モモの緑色の目がわたしをじっと見つめている。ビー玉のように綺麗。猫の目ってどうして綺麗なんだろう。って、そんな事考えている場合じゃなかった。

「ごめん、モモ、聞いてなかった」

 正直にそう言うと、モモは大きな溜め息をついた。いつものことだ。わたしはよく気付いたらぼんやりとしていて、他人の話を聞き逃してしまう。特に一緒にいる時間が長い分、モモの話を聞き逃してしまう事がこれまでにも多々あった。まあ、大体は、聞き逃したままでよかったって思うような、小言なんだけれども。

「まったく、あなたってば、いつもそうなんだから」

 モモはおばさんみたいな口調でそう言うと、しっぽをぱたぱたと振った。そう言えば、モモって何歳くらいなんだろう? 今の今まで考えたこともなかった。

「ごめん、ごめん」

 モモの小言を軽くかわして、わたしは話を促した。

「で? なに?」

「今度の土曜日、遊びに行くって言ってたでしょう? 何時くらいに帰ってくるの?」

 そうだった。今週の土曜日は授業がないから、アンナやヒメと街に遊びに行く約束をしていたんだった。魔法学校の生徒ってことを忘れて、町を歩いている他の女の子たちと同じようにおしゃべりして、買い物を楽しんだりして。いつも楽しみにしている日だった。それなのに、モモに言われるまですっかり忘れていたなんて、どうかしている。

 『さっきの補習の小テスト、ボロボロだったもんね』

 バツのからかい半分の声を軽く無視して、わたしはモモに言った。

「門限があるじゃない。それはちゃんと守るよ。あとは……んー……未定かなぁ?」

「未定って」

「だって、そんなきちんと計画立てて遊ぶわけじゃないしさ」

「そりゃあ、そうかも知れないけれど」

 モモはどこか不満そうな口調でそう言った。こういう時のモモは、わたしと同年代にも見える。本当にこの猫は、何歳なのだろう?

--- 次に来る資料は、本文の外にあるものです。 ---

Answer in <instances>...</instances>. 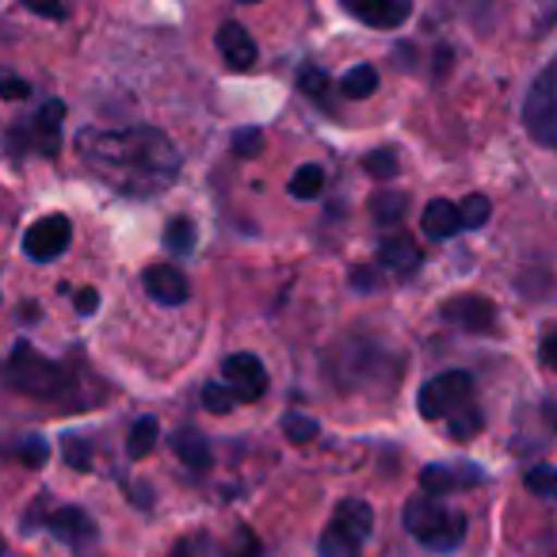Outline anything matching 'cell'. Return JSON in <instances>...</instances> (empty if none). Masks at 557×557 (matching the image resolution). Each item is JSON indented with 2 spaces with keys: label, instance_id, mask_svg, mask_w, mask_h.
I'll use <instances>...</instances> for the list:
<instances>
[{
  "label": "cell",
  "instance_id": "35",
  "mask_svg": "<svg viewBox=\"0 0 557 557\" xmlns=\"http://www.w3.org/2000/svg\"><path fill=\"white\" fill-rule=\"evenodd\" d=\"M351 287H356L359 295H371V290L382 287V271L374 268V263H359V268H351Z\"/></svg>",
  "mask_w": 557,
  "mask_h": 557
},
{
  "label": "cell",
  "instance_id": "39",
  "mask_svg": "<svg viewBox=\"0 0 557 557\" xmlns=\"http://www.w3.org/2000/svg\"><path fill=\"white\" fill-rule=\"evenodd\" d=\"M24 9L39 12V16H47V20H65V4H62V0H24Z\"/></svg>",
  "mask_w": 557,
  "mask_h": 557
},
{
  "label": "cell",
  "instance_id": "23",
  "mask_svg": "<svg viewBox=\"0 0 557 557\" xmlns=\"http://www.w3.org/2000/svg\"><path fill=\"white\" fill-rule=\"evenodd\" d=\"M321 187H325V172H321V164H302V169L290 176V195L295 199H318Z\"/></svg>",
  "mask_w": 557,
  "mask_h": 557
},
{
  "label": "cell",
  "instance_id": "31",
  "mask_svg": "<svg viewBox=\"0 0 557 557\" xmlns=\"http://www.w3.org/2000/svg\"><path fill=\"white\" fill-rule=\"evenodd\" d=\"M16 455H20V462H24L27 470H39V466L50 458V447H47V440H42V435H27V440L20 443Z\"/></svg>",
  "mask_w": 557,
  "mask_h": 557
},
{
  "label": "cell",
  "instance_id": "11",
  "mask_svg": "<svg viewBox=\"0 0 557 557\" xmlns=\"http://www.w3.org/2000/svg\"><path fill=\"white\" fill-rule=\"evenodd\" d=\"M141 283H146V295L161 306H184L187 295H191L187 275L180 268H172V263H153V268H146Z\"/></svg>",
  "mask_w": 557,
  "mask_h": 557
},
{
  "label": "cell",
  "instance_id": "18",
  "mask_svg": "<svg viewBox=\"0 0 557 557\" xmlns=\"http://www.w3.org/2000/svg\"><path fill=\"white\" fill-rule=\"evenodd\" d=\"M379 260L394 271H417L420 263V248L409 237H386L379 245Z\"/></svg>",
  "mask_w": 557,
  "mask_h": 557
},
{
  "label": "cell",
  "instance_id": "25",
  "mask_svg": "<svg viewBox=\"0 0 557 557\" xmlns=\"http://www.w3.org/2000/svg\"><path fill=\"white\" fill-rule=\"evenodd\" d=\"M493 214V202L485 195H466L462 207H458V218H462V230H481Z\"/></svg>",
  "mask_w": 557,
  "mask_h": 557
},
{
  "label": "cell",
  "instance_id": "32",
  "mask_svg": "<svg viewBox=\"0 0 557 557\" xmlns=\"http://www.w3.org/2000/svg\"><path fill=\"white\" fill-rule=\"evenodd\" d=\"M363 164H367V172H371L374 180H394L397 176V153H394V149H374Z\"/></svg>",
  "mask_w": 557,
  "mask_h": 557
},
{
  "label": "cell",
  "instance_id": "33",
  "mask_svg": "<svg viewBox=\"0 0 557 557\" xmlns=\"http://www.w3.org/2000/svg\"><path fill=\"white\" fill-rule=\"evenodd\" d=\"M263 554V546H260V539H256L248 527H237V534H233V542H230V549H225V557H260Z\"/></svg>",
  "mask_w": 557,
  "mask_h": 557
},
{
  "label": "cell",
  "instance_id": "24",
  "mask_svg": "<svg viewBox=\"0 0 557 557\" xmlns=\"http://www.w3.org/2000/svg\"><path fill=\"white\" fill-rule=\"evenodd\" d=\"M164 245H169L172 256H191L195 248V225L187 218H172L169 230H164Z\"/></svg>",
  "mask_w": 557,
  "mask_h": 557
},
{
  "label": "cell",
  "instance_id": "36",
  "mask_svg": "<svg viewBox=\"0 0 557 557\" xmlns=\"http://www.w3.org/2000/svg\"><path fill=\"white\" fill-rule=\"evenodd\" d=\"M321 557H359V549L351 542H344L333 527H325V534H321Z\"/></svg>",
  "mask_w": 557,
  "mask_h": 557
},
{
  "label": "cell",
  "instance_id": "14",
  "mask_svg": "<svg viewBox=\"0 0 557 557\" xmlns=\"http://www.w3.org/2000/svg\"><path fill=\"white\" fill-rule=\"evenodd\" d=\"M333 527L336 534H341L344 542H351V546H363L367 539H371V531H374V511H371V504L367 500H344L341 508H336V516H333Z\"/></svg>",
  "mask_w": 557,
  "mask_h": 557
},
{
  "label": "cell",
  "instance_id": "19",
  "mask_svg": "<svg viewBox=\"0 0 557 557\" xmlns=\"http://www.w3.org/2000/svg\"><path fill=\"white\" fill-rule=\"evenodd\" d=\"M374 88H379V70L374 65H351L341 77V92L348 100H367V96H374Z\"/></svg>",
  "mask_w": 557,
  "mask_h": 557
},
{
  "label": "cell",
  "instance_id": "8",
  "mask_svg": "<svg viewBox=\"0 0 557 557\" xmlns=\"http://www.w3.org/2000/svg\"><path fill=\"white\" fill-rule=\"evenodd\" d=\"M485 481V473L470 462H432L420 470V488L424 496H450L462 493V488H473Z\"/></svg>",
  "mask_w": 557,
  "mask_h": 557
},
{
  "label": "cell",
  "instance_id": "30",
  "mask_svg": "<svg viewBox=\"0 0 557 557\" xmlns=\"http://www.w3.org/2000/svg\"><path fill=\"white\" fill-rule=\"evenodd\" d=\"M527 488H531L534 496H542V500H554L557 470L554 466H534V470H527Z\"/></svg>",
  "mask_w": 557,
  "mask_h": 557
},
{
  "label": "cell",
  "instance_id": "15",
  "mask_svg": "<svg viewBox=\"0 0 557 557\" xmlns=\"http://www.w3.org/2000/svg\"><path fill=\"white\" fill-rule=\"evenodd\" d=\"M47 527L54 531L58 542H70L73 549H85L96 542V523L85 508H58L54 516L47 519Z\"/></svg>",
  "mask_w": 557,
  "mask_h": 557
},
{
  "label": "cell",
  "instance_id": "34",
  "mask_svg": "<svg viewBox=\"0 0 557 557\" xmlns=\"http://www.w3.org/2000/svg\"><path fill=\"white\" fill-rule=\"evenodd\" d=\"M260 149H263V134L256 126H240L233 134V153L237 157H260Z\"/></svg>",
  "mask_w": 557,
  "mask_h": 557
},
{
  "label": "cell",
  "instance_id": "9",
  "mask_svg": "<svg viewBox=\"0 0 557 557\" xmlns=\"http://www.w3.org/2000/svg\"><path fill=\"white\" fill-rule=\"evenodd\" d=\"M341 9L351 20H359V24L394 32V27H401L412 16V0H341Z\"/></svg>",
  "mask_w": 557,
  "mask_h": 557
},
{
  "label": "cell",
  "instance_id": "27",
  "mask_svg": "<svg viewBox=\"0 0 557 557\" xmlns=\"http://www.w3.org/2000/svg\"><path fill=\"white\" fill-rule=\"evenodd\" d=\"M298 88H302L310 100L325 103L329 100V73L321 70V65H302V73H298Z\"/></svg>",
  "mask_w": 557,
  "mask_h": 557
},
{
  "label": "cell",
  "instance_id": "26",
  "mask_svg": "<svg viewBox=\"0 0 557 557\" xmlns=\"http://www.w3.org/2000/svg\"><path fill=\"white\" fill-rule=\"evenodd\" d=\"M202 405H207V412H218V417H225V412L237 409V397H233L230 386L218 379V382H207V386H202Z\"/></svg>",
  "mask_w": 557,
  "mask_h": 557
},
{
  "label": "cell",
  "instance_id": "37",
  "mask_svg": "<svg viewBox=\"0 0 557 557\" xmlns=\"http://www.w3.org/2000/svg\"><path fill=\"white\" fill-rule=\"evenodd\" d=\"M73 306H77L81 318H92V313L100 310V290H92V287L77 290V295H73Z\"/></svg>",
  "mask_w": 557,
  "mask_h": 557
},
{
  "label": "cell",
  "instance_id": "1",
  "mask_svg": "<svg viewBox=\"0 0 557 557\" xmlns=\"http://www.w3.org/2000/svg\"><path fill=\"white\" fill-rule=\"evenodd\" d=\"M77 153L103 184L115 191L146 199V195L169 187L180 176V149L169 134L153 126H131V131H81Z\"/></svg>",
  "mask_w": 557,
  "mask_h": 557
},
{
  "label": "cell",
  "instance_id": "21",
  "mask_svg": "<svg viewBox=\"0 0 557 557\" xmlns=\"http://www.w3.org/2000/svg\"><path fill=\"white\" fill-rule=\"evenodd\" d=\"M157 420L153 417H141V420H134L131 424V435H126V455L131 458H146L149 450L157 447Z\"/></svg>",
  "mask_w": 557,
  "mask_h": 557
},
{
  "label": "cell",
  "instance_id": "20",
  "mask_svg": "<svg viewBox=\"0 0 557 557\" xmlns=\"http://www.w3.org/2000/svg\"><path fill=\"white\" fill-rule=\"evenodd\" d=\"M405 207H409V195L405 191H382L371 199V218L379 225H401Z\"/></svg>",
  "mask_w": 557,
  "mask_h": 557
},
{
  "label": "cell",
  "instance_id": "22",
  "mask_svg": "<svg viewBox=\"0 0 557 557\" xmlns=\"http://www.w3.org/2000/svg\"><path fill=\"white\" fill-rule=\"evenodd\" d=\"M481 424H485V420H481V409L473 401H466L462 409H455L447 417V432H450V440H473V435L481 432Z\"/></svg>",
  "mask_w": 557,
  "mask_h": 557
},
{
  "label": "cell",
  "instance_id": "4",
  "mask_svg": "<svg viewBox=\"0 0 557 557\" xmlns=\"http://www.w3.org/2000/svg\"><path fill=\"white\" fill-rule=\"evenodd\" d=\"M523 123L542 149L557 146V70L554 65H546V70L534 77V85L527 88Z\"/></svg>",
  "mask_w": 557,
  "mask_h": 557
},
{
  "label": "cell",
  "instance_id": "2",
  "mask_svg": "<svg viewBox=\"0 0 557 557\" xmlns=\"http://www.w3.org/2000/svg\"><path fill=\"white\" fill-rule=\"evenodd\" d=\"M4 382H9L12 389H20V394L39 397V401H58V397H65L73 386L70 371L58 367L54 359L39 356L27 341H20L16 348H12L9 363H4Z\"/></svg>",
  "mask_w": 557,
  "mask_h": 557
},
{
  "label": "cell",
  "instance_id": "10",
  "mask_svg": "<svg viewBox=\"0 0 557 557\" xmlns=\"http://www.w3.org/2000/svg\"><path fill=\"white\" fill-rule=\"evenodd\" d=\"M443 318L455 329H466V333H493L496 329V310L488 298L481 295H458L443 306Z\"/></svg>",
  "mask_w": 557,
  "mask_h": 557
},
{
  "label": "cell",
  "instance_id": "6",
  "mask_svg": "<svg viewBox=\"0 0 557 557\" xmlns=\"http://www.w3.org/2000/svg\"><path fill=\"white\" fill-rule=\"evenodd\" d=\"M70 237H73V225L65 214H47L24 233V252L39 263H50L70 248Z\"/></svg>",
  "mask_w": 557,
  "mask_h": 557
},
{
  "label": "cell",
  "instance_id": "16",
  "mask_svg": "<svg viewBox=\"0 0 557 557\" xmlns=\"http://www.w3.org/2000/svg\"><path fill=\"white\" fill-rule=\"evenodd\" d=\"M169 443L187 470H210V462H214V450H210L207 435L195 432V428H176Z\"/></svg>",
  "mask_w": 557,
  "mask_h": 557
},
{
  "label": "cell",
  "instance_id": "28",
  "mask_svg": "<svg viewBox=\"0 0 557 557\" xmlns=\"http://www.w3.org/2000/svg\"><path fill=\"white\" fill-rule=\"evenodd\" d=\"M62 455H65V462H70V470H81V473L92 470V447H88V440H81V435H65Z\"/></svg>",
  "mask_w": 557,
  "mask_h": 557
},
{
  "label": "cell",
  "instance_id": "5",
  "mask_svg": "<svg viewBox=\"0 0 557 557\" xmlns=\"http://www.w3.org/2000/svg\"><path fill=\"white\" fill-rule=\"evenodd\" d=\"M473 401V374L470 371H443L424 382L417 405L424 420H447L455 409Z\"/></svg>",
  "mask_w": 557,
  "mask_h": 557
},
{
  "label": "cell",
  "instance_id": "29",
  "mask_svg": "<svg viewBox=\"0 0 557 557\" xmlns=\"http://www.w3.org/2000/svg\"><path fill=\"white\" fill-rule=\"evenodd\" d=\"M318 432L321 428L313 417H302V412H287V417H283V435H287L290 443H310Z\"/></svg>",
  "mask_w": 557,
  "mask_h": 557
},
{
  "label": "cell",
  "instance_id": "17",
  "mask_svg": "<svg viewBox=\"0 0 557 557\" xmlns=\"http://www.w3.org/2000/svg\"><path fill=\"white\" fill-rule=\"evenodd\" d=\"M462 230V218H458V207L447 199H435L424 207V233L435 240H447L455 237V233Z\"/></svg>",
  "mask_w": 557,
  "mask_h": 557
},
{
  "label": "cell",
  "instance_id": "3",
  "mask_svg": "<svg viewBox=\"0 0 557 557\" xmlns=\"http://www.w3.org/2000/svg\"><path fill=\"white\" fill-rule=\"evenodd\" d=\"M401 523L412 539L424 542L428 549H440V554L458 549L466 539V516L447 508L440 496H417V500H409L401 511Z\"/></svg>",
  "mask_w": 557,
  "mask_h": 557
},
{
  "label": "cell",
  "instance_id": "40",
  "mask_svg": "<svg viewBox=\"0 0 557 557\" xmlns=\"http://www.w3.org/2000/svg\"><path fill=\"white\" fill-rule=\"evenodd\" d=\"M202 542H180L176 549H172V557H199Z\"/></svg>",
  "mask_w": 557,
  "mask_h": 557
},
{
  "label": "cell",
  "instance_id": "38",
  "mask_svg": "<svg viewBox=\"0 0 557 557\" xmlns=\"http://www.w3.org/2000/svg\"><path fill=\"white\" fill-rule=\"evenodd\" d=\"M0 96H4V100H24V96H32V85L20 77H4V73H0Z\"/></svg>",
  "mask_w": 557,
  "mask_h": 557
},
{
  "label": "cell",
  "instance_id": "42",
  "mask_svg": "<svg viewBox=\"0 0 557 557\" xmlns=\"http://www.w3.org/2000/svg\"><path fill=\"white\" fill-rule=\"evenodd\" d=\"M240 4H252V0H240Z\"/></svg>",
  "mask_w": 557,
  "mask_h": 557
},
{
  "label": "cell",
  "instance_id": "12",
  "mask_svg": "<svg viewBox=\"0 0 557 557\" xmlns=\"http://www.w3.org/2000/svg\"><path fill=\"white\" fill-rule=\"evenodd\" d=\"M214 42H218V54L225 58V65H230V70L245 73V70H252V65H256V42H252V35L237 24V20H225V24L218 27Z\"/></svg>",
  "mask_w": 557,
  "mask_h": 557
},
{
  "label": "cell",
  "instance_id": "41",
  "mask_svg": "<svg viewBox=\"0 0 557 557\" xmlns=\"http://www.w3.org/2000/svg\"><path fill=\"white\" fill-rule=\"evenodd\" d=\"M542 363H554V336H542Z\"/></svg>",
  "mask_w": 557,
  "mask_h": 557
},
{
  "label": "cell",
  "instance_id": "13",
  "mask_svg": "<svg viewBox=\"0 0 557 557\" xmlns=\"http://www.w3.org/2000/svg\"><path fill=\"white\" fill-rule=\"evenodd\" d=\"M62 119H65V103L62 100H47L39 111L32 115V146L39 149V153L54 157L58 149H62Z\"/></svg>",
  "mask_w": 557,
  "mask_h": 557
},
{
  "label": "cell",
  "instance_id": "7",
  "mask_svg": "<svg viewBox=\"0 0 557 557\" xmlns=\"http://www.w3.org/2000/svg\"><path fill=\"white\" fill-rule=\"evenodd\" d=\"M222 382L230 386V394L237 397V401H260V397L268 394V371H263L260 359L248 356V351H237V356L225 359Z\"/></svg>",
  "mask_w": 557,
  "mask_h": 557
}]
</instances>
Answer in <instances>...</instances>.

「ともかく、門限までは出かけているから、モモも一日ゆっくりしたらいいんじゃないの?」

 思えばモモは、働きっぱなしなような気がする。わたしが学校に行っている間は、サポーター猫達で会議をしているというし、そうでない時間も、教師との打ち合わせや面接とかがあると聞いたことがある。ちなみに、わたしの話をしているはずなのだけど、一切わたしには教えてくれない。聞いても、「別に、たいしたこと言ってないわよ」とはぐらかされてしまうのだけど、気になって仕方がない。

「言われなくてもそのつもりよ。いつも働き詰めなんですからね!」

 一日休んだら、この刺々しさも少しは緩まないかな。